* **Источник**:
---

12 ноября.

Здравствуйте!
Сегодня до меня дошло письмо, которое было отправлено 22 июля этого года. Оно шло очень долго и дошло самым чудесным образом. Отправлено оно было по неверному адресу, где правильно указана была только улица. Да и то, улица, на которой мы уже давно не живём. Проще говоря, письмо было отправлено в город Калининград, Евгению Гришковцу. И вот оно дошло. При этом, тепло этого письма, его содержание, теплота порыва его написать и послать до сих пор не остыли. Тёплое письмо. И на удивление своевременное…

Написал и отправил это письмо дьякон, проживающий в Подмосковье (не буду назвать его имени и фамилии). Из письма ясно, что пославшему его лет на десять меньше, чем мне, что человек он семейный, и что служит в церкви, вот только в какой, не указано. Содержится в письме только благодарность за книги по моему некогда закрытому Живому Журналу и человеческая поддержка. Не более, но и никак не менее. Как давно я не получал писем по почте! Какое это уже редкое явление! И как само это письмо укрепляет меня в убеждении, что замысел моего нового спектакля верен и точен для сегодняшнего дня. Если вспомните написанное мною сейчас, когда будете смотреть уже сделанный спектакль, поймёте, что я имел ввиду (улыбка).

---

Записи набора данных

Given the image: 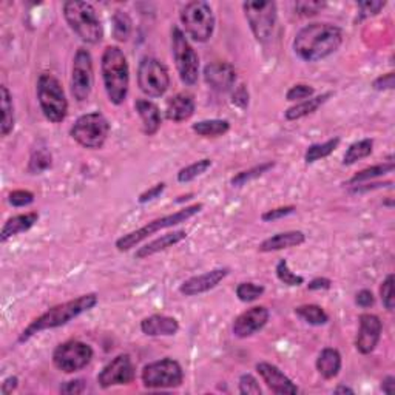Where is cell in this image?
<instances>
[{
	"label": "cell",
	"instance_id": "cell-53",
	"mask_svg": "<svg viewBox=\"0 0 395 395\" xmlns=\"http://www.w3.org/2000/svg\"><path fill=\"white\" fill-rule=\"evenodd\" d=\"M331 287H332V281L329 278H324V277L314 278L308 285L309 290H329Z\"/></svg>",
	"mask_w": 395,
	"mask_h": 395
},
{
	"label": "cell",
	"instance_id": "cell-41",
	"mask_svg": "<svg viewBox=\"0 0 395 395\" xmlns=\"http://www.w3.org/2000/svg\"><path fill=\"white\" fill-rule=\"evenodd\" d=\"M380 296H382L383 306L387 310H394L395 308V296H394V275L389 273L386 277V280L382 282V287H380Z\"/></svg>",
	"mask_w": 395,
	"mask_h": 395
},
{
	"label": "cell",
	"instance_id": "cell-51",
	"mask_svg": "<svg viewBox=\"0 0 395 395\" xmlns=\"http://www.w3.org/2000/svg\"><path fill=\"white\" fill-rule=\"evenodd\" d=\"M374 303H375L374 294H372L371 290H368V289H363L355 295V304L360 306V308H363V309L371 308V306H374Z\"/></svg>",
	"mask_w": 395,
	"mask_h": 395
},
{
	"label": "cell",
	"instance_id": "cell-9",
	"mask_svg": "<svg viewBox=\"0 0 395 395\" xmlns=\"http://www.w3.org/2000/svg\"><path fill=\"white\" fill-rule=\"evenodd\" d=\"M171 56L182 84L195 85L199 76V57L178 27L171 28Z\"/></svg>",
	"mask_w": 395,
	"mask_h": 395
},
{
	"label": "cell",
	"instance_id": "cell-52",
	"mask_svg": "<svg viewBox=\"0 0 395 395\" xmlns=\"http://www.w3.org/2000/svg\"><path fill=\"white\" fill-rule=\"evenodd\" d=\"M234 103L240 108H245L249 103V93L245 90V85H241L238 90L234 93Z\"/></svg>",
	"mask_w": 395,
	"mask_h": 395
},
{
	"label": "cell",
	"instance_id": "cell-31",
	"mask_svg": "<svg viewBox=\"0 0 395 395\" xmlns=\"http://www.w3.org/2000/svg\"><path fill=\"white\" fill-rule=\"evenodd\" d=\"M296 317H300L304 323L310 326H323L329 322V315L318 304H303L295 309Z\"/></svg>",
	"mask_w": 395,
	"mask_h": 395
},
{
	"label": "cell",
	"instance_id": "cell-1",
	"mask_svg": "<svg viewBox=\"0 0 395 395\" xmlns=\"http://www.w3.org/2000/svg\"><path fill=\"white\" fill-rule=\"evenodd\" d=\"M343 43L341 28L332 24H309L296 33L295 55L304 62H318L329 57Z\"/></svg>",
	"mask_w": 395,
	"mask_h": 395
},
{
	"label": "cell",
	"instance_id": "cell-30",
	"mask_svg": "<svg viewBox=\"0 0 395 395\" xmlns=\"http://www.w3.org/2000/svg\"><path fill=\"white\" fill-rule=\"evenodd\" d=\"M192 130L196 133L198 136L203 138H218L226 135L230 130V122L227 119H206V121H199L192 125Z\"/></svg>",
	"mask_w": 395,
	"mask_h": 395
},
{
	"label": "cell",
	"instance_id": "cell-49",
	"mask_svg": "<svg viewBox=\"0 0 395 395\" xmlns=\"http://www.w3.org/2000/svg\"><path fill=\"white\" fill-rule=\"evenodd\" d=\"M87 389V385L82 378L78 380H71V382H66L61 386V392L62 394H70V395H79V394H84Z\"/></svg>",
	"mask_w": 395,
	"mask_h": 395
},
{
	"label": "cell",
	"instance_id": "cell-22",
	"mask_svg": "<svg viewBox=\"0 0 395 395\" xmlns=\"http://www.w3.org/2000/svg\"><path fill=\"white\" fill-rule=\"evenodd\" d=\"M141 331L148 337H171L180 331V323L173 317L155 314L141 322Z\"/></svg>",
	"mask_w": 395,
	"mask_h": 395
},
{
	"label": "cell",
	"instance_id": "cell-45",
	"mask_svg": "<svg viewBox=\"0 0 395 395\" xmlns=\"http://www.w3.org/2000/svg\"><path fill=\"white\" fill-rule=\"evenodd\" d=\"M296 207L295 206H282V207H277L272 208V210H267L263 215H261V220L264 222H272V221H278L281 218H286V216L295 213Z\"/></svg>",
	"mask_w": 395,
	"mask_h": 395
},
{
	"label": "cell",
	"instance_id": "cell-20",
	"mask_svg": "<svg viewBox=\"0 0 395 395\" xmlns=\"http://www.w3.org/2000/svg\"><path fill=\"white\" fill-rule=\"evenodd\" d=\"M206 84L215 92L226 93L232 90L236 82V71L227 62H213L204 69Z\"/></svg>",
	"mask_w": 395,
	"mask_h": 395
},
{
	"label": "cell",
	"instance_id": "cell-37",
	"mask_svg": "<svg viewBox=\"0 0 395 395\" xmlns=\"http://www.w3.org/2000/svg\"><path fill=\"white\" fill-rule=\"evenodd\" d=\"M51 162H53V156H51L47 148H37V150L33 152L31 158H29L28 171L31 175H39L51 167Z\"/></svg>",
	"mask_w": 395,
	"mask_h": 395
},
{
	"label": "cell",
	"instance_id": "cell-11",
	"mask_svg": "<svg viewBox=\"0 0 395 395\" xmlns=\"http://www.w3.org/2000/svg\"><path fill=\"white\" fill-rule=\"evenodd\" d=\"M141 380L148 389H170L182 385L184 371L176 360L162 359L145 364Z\"/></svg>",
	"mask_w": 395,
	"mask_h": 395
},
{
	"label": "cell",
	"instance_id": "cell-46",
	"mask_svg": "<svg viewBox=\"0 0 395 395\" xmlns=\"http://www.w3.org/2000/svg\"><path fill=\"white\" fill-rule=\"evenodd\" d=\"M359 5V19H364V17H371V16H377V14L382 11L386 2H360L357 3Z\"/></svg>",
	"mask_w": 395,
	"mask_h": 395
},
{
	"label": "cell",
	"instance_id": "cell-8",
	"mask_svg": "<svg viewBox=\"0 0 395 395\" xmlns=\"http://www.w3.org/2000/svg\"><path fill=\"white\" fill-rule=\"evenodd\" d=\"M181 24L185 34L195 42L204 43L210 39L215 29V16L212 6L203 0H195L181 10Z\"/></svg>",
	"mask_w": 395,
	"mask_h": 395
},
{
	"label": "cell",
	"instance_id": "cell-55",
	"mask_svg": "<svg viewBox=\"0 0 395 395\" xmlns=\"http://www.w3.org/2000/svg\"><path fill=\"white\" fill-rule=\"evenodd\" d=\"M382 391L387 395H392L395 391V378L392 375H387L382 382Z\"/></svg>",
	"mask_w": 395,
	"mask_h": 395
},
{
	"label": "cell",
	"instance_id": "cell-13",
	"mask_svg": "<svg viewBox=\"0 0 395 395\" xmlns=\"http://www.w3.org/2000/svg\"><path fill=\"white\" fill-rule=\"evenodd\" d=\"M93 347L84 341L70 340L59 345L53 352L55 366L65 372V374H74L87 368L93 360Z\"/></svg>",
	"mask_w": 395,
	"mask_h": 395
},
{
	"label": "cell",
	"instance_id": "cell-35",
	"mask_svg": "<svg viewBox=\"0 0 395 395\" xmlns=\"http://www.w3.org/2000/svg\"><path fill=\"white\" fill-rule=\"evenodd\" d=\"M111 25H113V37L117 42L129 41L133 29V22L125 11H116L111 17Z\"/></svg>",
	"mask_w": 395,
	"mask_h": 395
},
{
	"label": "cell",
	"instance_id": "cell-33",
	"mask_svg": "<svg viewBox=\"0 0 395 395\" xmlns=\"http://www.w3.org/2000/svg\"><path fill=\"white\" fill-rule=\"evenodd\" d=\"M394 168H395L394 161L377 164V166L363 168L361 171H359V173H355L352 178H350L349 184L357 185V184H361V182H368L371 180H374V178H380V176H385L387 173H392Z\"/></svg>",
	"mask_w": 395,
	"mask_h": 395
},
{
	"label": "cell",
	"instance_id": "cell-25",
	"mask_svg": "<svg viewBox=\"0 0 395 395\" xmlns=\"http://www.w3.org/2000/svg\"><path fill=\"white\" fill-rule=\"evenodd\" d=\"M185 238H187V232H185V230H175V232L162 235L161 238H158V240L145 244L144 247H139L135 253V258L145 259L148 257L156 255V253H159L162 250L173 247V245H176L178 243L184 241Z\"/></svg>",
	"mask_w": 395,
	"mask_h": 395
},
{
	"label": "cell",
	"instance_id": "cell-18",
	"mask_svg": "<svg viewBox=\"0 0 395 395\" xmlns=\"http://www.w3.org/2000/svg\"><path fill=\"white\" fill-rule=\"evenodd\" d=\"M257 372L259 374V377L263 378L266 386L269 387L273 394L278 395L298 394L296 385L278 366H275V364L261 361L257 364Z\"/></svg>",
	"mask_w": 395,
	"mask_h": 395
},
{
	"label": "cell",
	"instance_id": "cell-48",
	"mask_svg": "<svg viewBox=\"0 0 395 395\" xmlns=\"http://www.w3.org/2000/svg\"><path fill=\"white\" fill-rule=\"evenodd\" d=\"M164 190H166V182H158L156 185H153L152 189H148L144 193H141L139 198H138L139 204H147V203H150V201H155L156 198L161 196V193Z\"/></svg>",
	"mask_w": 395,
	"mask_h": 395
},
{
	"label": "cell",
	"instance_id": "cell-44",
	"mask_svg": "<svg viewBox=\"0 0 395 395\" xmlns=\"http://www.w3.org/2000/svg\"><path fill=\"white\" fill-rule=\"evenodd\" d=\"M8 201L14 207H27L34 203V193L29 190H14L10 193Z\"/></svg>",
	"mask_w": 395,
	"mask_h": 395
},
{
	"label": "cell",
	"instance_id": "cell-2",
	"mask_svg": "<svg viewBox=\"0 0 395 395\" xmlns=\"http://www.w3.org/2000/svg\"><path fill=\"white\" fill-rule=\"evenodd\" d=\"M98 301L99 296L96 294H85L74 298V300L53 306V308L48 309L47 312H43L41 317L33 319V322L22 331V333L19 335V343H25L31 337H34L36 333H41L43 331L65 326L66 323H70L71 319L92 310L94 306L98 304Z\"/></svg>",
	"mask_w": 395,
	"mask_h": 395
},
{
	"label": "cell",
	"instance_id": "cell-10",
	"mask_svg": "<svg viewBox=\"0 0 395 395\" xmlns=\"http://www.w3.org/2000/svg\"><path fill=\"white\" fill-rule=\"evenodd\" d=\"M243 10L255 39L261 43L269 42L277 25V3L269 0H255V2H244Z\"/></svg>",
	"mask_w": 395,
	"mask_h": 395
},
{
	"label": "cell",
	"instance_id": "cell-15",
	"mask_svg": "<svg viewBox=\"0 0 395 395\" xmlns=\"http://www.w3.org/2000/svg\"><path fill=\"white\" fill-rule=\"evenodd\" d=\"M136 375V368L129 354L115 357L98 375V383L103 389L113 386L130 385Z\"/></svg>",
	"mask_w": 395,
	"mask_h": 395
},
{
	"label": "cell",
	"instance_id": "cell-26",
	"mask_svg": "<svg viewBox=\"0 0 395 395\" xmlns=\"http://www.w3.org/2000/svg\"><path fill=\"white\" fill-rule=\"evenodd\" d=\"M37 221H39V213L37 212H29V213H22V215L13 216V218H10L5 222L2 230H0V241L6 243L13 236L28 232V230L31 229Z\"/></svg>",
	"mask_w": 395,
	"mask_h": 395
},
{
	"label": "cell",
	"instance_id": "cell-39",
	"mask_svg": "<svg viewBox=\"0 0 395 395\" xmlns=\"http://www.w3.org/2000/svg\"><path fill=\"white\" fill-rule=\"evenodd\" d=\"M275 272H277V277L282 282V285L290 286V287L304 285V278L301 277V275H296V273L290 271V267H289L286 259L278 261L277 267H275Z\"/></svg>",
	"mask_w": 395,
	"mask_h": 395
},
{
	"label": "cell",
	"instance_id": "cell-16",
	"mask_svg": "<svg viewBox=\"0 0 395 395\" xmlns=\"http://www.w3.org/2000/svg\"><path fill=\"white\" fill-rule=\"evenodd\" d=\"M359 323L360 327L355 338V349L363 355H369L374 352L380 338H382L383 323L374 314H361L359 317Z\"/></svg>",
	"mask_w": 395,
	"mask_h": 395
},
{
	"label": "cell",
	"instance_id": "cell-47",
	"mask_svg": "<svg viewBox=\"0 0 395 395\" xmlns=\"http://www.w3.org/2000/svg\"><path fill=\"white\" fill-rule=\"evenodd\" d=\"M324 3L322 2H296L295 3V11L296 14H300V16H315V14L323 10Z\"/></svg>",
	"mask_w": 395,
	"mask_h": 395
},
{
	"label": "cell",
	"instance_id": "cell-6",
	"mask_svg": "<svg viewBox=\"0 0 395 395\" xmlns=\"http://www.w3.org/2000/svg\"><path fill=\"white\" fill-rule=\"evenodd\" d=\"M36 93L43 116L53 124L62 122L69 113V101L59 79L48 73L41 74L37 79Z\"/></svg>",
	"mask_w": 395,
	"mask_h": 395
},
{
	"label": "cell",
	"instance_id": "cell-5",
	"mask_svg": "<svg viewBox=\"0 0 395 395\" xmlns=\"http://www.w3.org/2000/svg\"><path fill=\"white\" fill-rule=\"evenodd\" d=\"M204 208L203 203H196L193 206L189 207H184L181 210H178L171 215H166V216H161V218H156L150 222H147L145 226L139 227L136 230H133V232L127 234L124 236L119 238L116 241V249L119 252H129L130 249L136 247L139 243H143L144 240H147L148 236H152L153 234L159 232V230L164 229H168V227H175L178 224H182L187 220L193 218V216L198 215L201 210Z\"/></svg>",
	"mask_w": 395,
	"mask_h": 395
},
{
	"label": "cell",
	"instance_id": "cell-34",
	"mask_svg": "<svg viewBox=\"0 0 395 395\" xmlns=\"http://www.w3.org/2000/svg\"><path fill=\"white\" fill-rule=\"evenodd\" d=\"M338 145H340V138H332L323 144H312L304 153V161L306 164H314L319 159H324L337 150Z\"/></svg>",
	"mask_w": 395,
	"mask_h": 395
},
{
	"label": "cell",
	"instance_id": "cell-29",
	"mask_svg": "<svg viewBox=\"0 0 395 395\" xmlns=\"http://www.w3.org/2000/svg\"><path fill=\"white\" fill-rule=\"evenodd\" d=\"M0 106H2V122H0V135L8 136L14 130L16 117H14L13 96L5 85L0 87Z\"/></svg>",
	"mask_w": 395,
	"mask_h": 395
},
{
	"label": "cell",
	"instance_id": "cell-42",
	"mask_svg": "<svg viewBox=\"0 0 395 395\" xmlns=\"http://www.w3.org/2000/svg\"><path fill=\"white\" fill-rule=\"evenodd\" d=\"M315 93V88L310 87V85H306V84H296L294 87L289 88V92L286 93V99L290 102H295V101H304V99H309L314 96Z\"/></svg>",
	"mask_w": 395,
	"mask_h": 395
},
{
	"label": "cell",
	"instance_id": "cell-56",
	"mask_svg": "<svg viewBox=\"0 0 395 395\" xmlns=\"http://www.w3.org/2000/svg\"><path fill=\"white\" fill-rule=\"evenodd\" d=\"M335 394H354V389H350L347 386H338L333 389Z\"/></svg>",
	"mask_w": 395,
	"mask_h": 395
},
{
	"label": "cell",
	"instance_id": "cell-7",
	"mask_svg": "<svg viewBox=\"0 0 395 395\" xmlns=\"http://www.w3.org/2000/svg\"><path fill=\"white\" fill-rule=\"evenodd\" d=\"M70 135L80 147L88 148V150H98L107 143L110 122L99 111L82 115L73 124Z\"/></svg>",
	"mask_w": 395,
	"mask_h": 395
},
{
	"label": "cell",
	"instance_id": "cell-32",
	"mask_svg": "<svg viewBox=\"0 0 395 395\" xmlns=\"http://www.w3.org/2000/svg\"><path fill=\"white\" fill-rule=\"evenodd\" d=\"M372 150H374V141L372 139L357 141L352 145H349L345 156H343V164H345V166H352V164L359 162L360 159L371 156Z\"/></svg>",
	"mask_w": 395,
	"mask_h": 395
},
{
	"label": "cell",
	"instance_id": "cell-3",
	"mask_svg": "<svg viewBox=\"0 0 395 395\" xmlns=\"http://www.w3.org/2000/svg\"><path fill=\"white\" fill-rule=\"evenodd\" d=\"M101 71L108 101L115 106H122L130 88V69L124 51L116 45L103 50Z\"/></svg>",
	"mask_w": 395,
	"mask_h": 395
},
{
	"label": "cell",
	"instance_id": "cell-50",
	"mask_svg": "<svg viewBox=\"0 0 395 395\" xmlns=\"http://www.w3.org/2000/svg\"><path fill=\"white\" fill-rule=\"evenodd\" d=\"M394 79H395L394 73L383 74V76H380L374 82H372V87H374V90H377V92L392 90V88H394Z\"/></svg>",
	"mask_w": 395,
	"mask_h": 395
},
{
	"label": "cell",
	"instance_id": "cell-54",
	"mask_svg": "<svg viewBox=\"0 0 395 395\" xmlns=\"http://www.w3.org/2000/svg\"><path fill=\"white\" fill-rule=\"evenodd\" d=\"M17 386H19V378L16 375H11L8 378H5L2 387H0V391H2L3 395H10L13 394V391L17 389Z\"/></svg>",
	"mask_w": 395,
	"mask_h": 395
},
{
	"label": "cell",
	"instance_id": "cell-40",
	"mask_svg": "<svg viewBox=\"0 0 395 395\" xmlns=\"http://www.w3.org/2000/svg\"><path fill=\"white\" fill-rule=\"evenodd\" d=\"M264 287L255 285V282H241L240 286L236 287V296L238 300L243 303H252L258 300V298L264 294Z\"/></svg>",
	"mask_w": 395,
	"mask_h": 395
},
{
	"label": "cell",
	"instance_id": "cell-23",
	"mask_svg": "<svg viewBox=\"0 0 395 395\" xmlns=\"http://www.w3.org/2000/svg\"><path fill=\"white\" fill-rule=\"evenodd\" d=\"M304 241H306V235L301 232V230H289V232H281L267 238V240L259 244L258 250L263 253L277 252L282 249L298 247V245L304 244Z\"/></svg>",
	"mask_w": 395,
	"mask_h": 395
},
{
	"label": "cell",
	"instance_id": "cell-14",
	"mask_svg": "<svg viewBox=\"0 0 395 395\" xmlns=\"http://www.w3.org/2000/svg\"><path fill=\"white\" fill-rule=\"evenodd\" d=\"M94 84L93 57L87 48H79L73 57L71 66V93L78 102L90 98Z\"/></svg>",
	"mask_w": 395,
	"mask_h": 395
},
{
	"label": "cell",
	"instance_id": "cell-27",
	"mask_svg": "<svg viewBox=\"0 0 395 395\" xmlns=\"http://www.w3.org/2000/svg\"><path fill=\"white\" fill-rule=\"evenodd\" d=\"M341 364H343L341 354L338 352V350L333 347H326L322 350V352H319L315 366H317L318 374L323 378L332 380L340 374Z\"/></svg>",
	"mask_w": 395,
	"mask_h": 395
},
{
	"label": "cell",
	"instance_id": "cell-28",
	"mask_svg": "<svg viewBox=\"0 0 395 395\" xmlns=\"http://www.w3.org/2000/svg\"><path fill=\"white\" fill-rule=\"evenodd\" d=\"M332 98V93H323L319 96H312L309 99H304L300 103H295L294 107H290L285 111V117L287 121H298V119L309 116L323 106L327 99Z\"/></svg>",
	"mask_w": 395,
	"mask_h": 395
},
{
	"label": "cell",
	"instance_id": "cell-24",
	"mask_svg": "<svg viewBox=\"0 0 395 395\" xmlns=\"http://www.w3.org/2000/svg\"><path fill=\"white\" fill-rule=\"evenodd\" d=\"M135 108L143 122V130L147 136H153L158 133L161 129L162 119H161V111L155 102L148 99H138L135 102Z\"/></svg>",
	"mask_w": 395,
	"mask_h": 395
},
{
	"label": "cell",
	"instance_id": "cell-43",
	"mask_svg": "<svg viewBox=\"0 0 395 395\" xmlns=\"http://www.w3.org/2000/svg\"><path fill=\"white\" fill-rule=\"evenodd\" d=\"M238 386H240V392L243 395H261L263 394V391H261V386L258 383V380L250 375V374H244L240 377V383H238Z\"/></svg>",
	"mask_w": 395,
	"mask_h": 395
},
{
	"label": "cell",
	"instance_id": "cell-36",
	"mask_svg": "<svg viewBox=\"0 0 395 395\" xmlns=\"http://www.w3.org/2000/svg\"><path fill=\"white\" fill-rule=\"evenodd\" d=\"M273 167H275V162H272V161L263 162V164H259V166H255V167H252L249 170H244V171H240V173H236L232 178L230 184H232L234 187H241V185H245L253 180H258L259 176H263L264 173H267V171H269Z\"/></svg>",
	"mask_w": 395,
	"mask_h": 395
},
{
	"label": "cell",
	"instance_id": "cell-4",
	"mask_svg": "<svg viewBox=\"0 0 395 395\" xmlns=\"http://www.w3.org/2000/svg\"><path fill=\"white\" fill-rule=\"evenodd\" d=\"M64 17L66 24L71 28V31L76 34L82 42L88 43V45H96V43L102 41V24L92 3L78 2V0L65 2Z\"/></svg>",
	"mask_w": 395,
	"mask_h": 395
},
{
	"label": "cell",
	"instance_id": "cell-21",
	"mask_svg": "<svg viewBox=\"0 0 395 395\" xmlns=\"http://www.w3.org/2000/svg\"><path fill=\"white\" fill-rule=\"evenodd\" d=\"M195 115V98L190 93H178L167 101L166 117L171 122H185Z\"/></svg>",
	"mask_w": 395,
	"mask_h": 395
},
{
	"label": "cell",
	"instance_id": "cell-17",
	"mask_svg": "<svg viewBox=\"0 0 395 395\" xmlns=\"http://www.w3.org/2000/svg\"><path fill=\"white\" fill-rule=\"evenodd\" d=\"M269 309H266L264 306H255V308L247 309L235 318L232 326L234 335L238 338L252 337V335L263 329L269 322Z\"/></svg>",
	"mask_w": 395,
	"mask_h": 395
},
{
	"label": "cell",
	"instance_id": "cell-19",
	"mask_svg": "<svg viewBox=\"0 0 395 395\" xmlns=\"http://www.w3.org/2000/svg\"><path fill=\"white\" fill-rule=\"evenodd\" d=\"M229 272H230L229 267H218V269H213L210 272L196 275V277H192L182 282L180 292L185 296L206 294L208 290H212L218 286L220 282L227 277Z\"/></svg>",
	"mask_w": 395,
	"mask_h": 395
},
{
	"label": "cell",
	"instance_id": "cell-38",
	"mask_svg": "<svg viewBox=\"0 0 395 395\" xmlns=\"http://www.w3.org/2000/svg\"><path fill=\"white\" fill-rule=\"evenodd\" d=\"M210 167H212V159H208V158L193 162V164H190V166L184 167V168L178 171V181L182 182V184H187L193 180H196L198 176L204 175Z\"/></svg>",
	"mask_w": 395,
	"mask_h": 395
},
{
	"label": "cell",
	"instance_id": "cell-12",
	"mask_svg": "<svg viewBox=\"0 0 395 395\" xmlns=\"http://www.w3.org/2000/svg\"><path fill=\"white\" fill-rule=\"evenodd\" d=\"M138 85L148 98H161L170 87V74L161 61L150 56L143 57L138 69Z\"/></svg>",
	"mask_w": 395,
	"mask_h": 395
}]
</instances>
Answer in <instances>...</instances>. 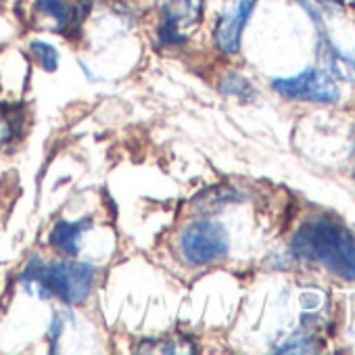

---

* **Условия заданий**:
[1] Кто, согласно записи о письме, написал и отправил это письмо?
[2] Продолжите запись о письме с того места, на котором она заканчивается.
Материал получен из другого источника.

* **Ответы к заданиям**:
[1] Дьякон, проживающий в Подмосковье.

[2]
В письме не указан обратный адрес, телефон или какой-либо другой возможный способ связи. Это письмо абсолютно бескорыстно в смысле желания поблагодарить и поддержать. А ещё в нём содержится история о том, как автор письма ехал из столицы на электричке домой и вёз столичный торт, чтобы порадовать семью. Он представлял, в каком восторге буду дети, с каким удовольствием его семейство и он будут щедро резать этот торт и получать удовольствие… По дороге домой он читал мою книжку и его жизненная ситуация совпала с описанной мною. Я однажды описал то, с каким наслаждением после спектакля я купил в магазине молоко и кекс, как спешил приехать восвояси и, не торопясь, с чувством, с толком, с расстановкой, выпить этого молока и съесть свежий кекс… В результате, молоко оказалось прокисшим… Так вот, автор письма зачитался и оторвался от книги, только когда электричка уже стояла на нужной ему станции. Он стремглав выскочил из вагона, двери закрылись, и поезд ушёл. Ушёл вместе с тортом… Я читал письмо, улыбался этой истории и отчасти чувствовал вину. Но, в итоге, просто радовался. Радовался многообразию жизни.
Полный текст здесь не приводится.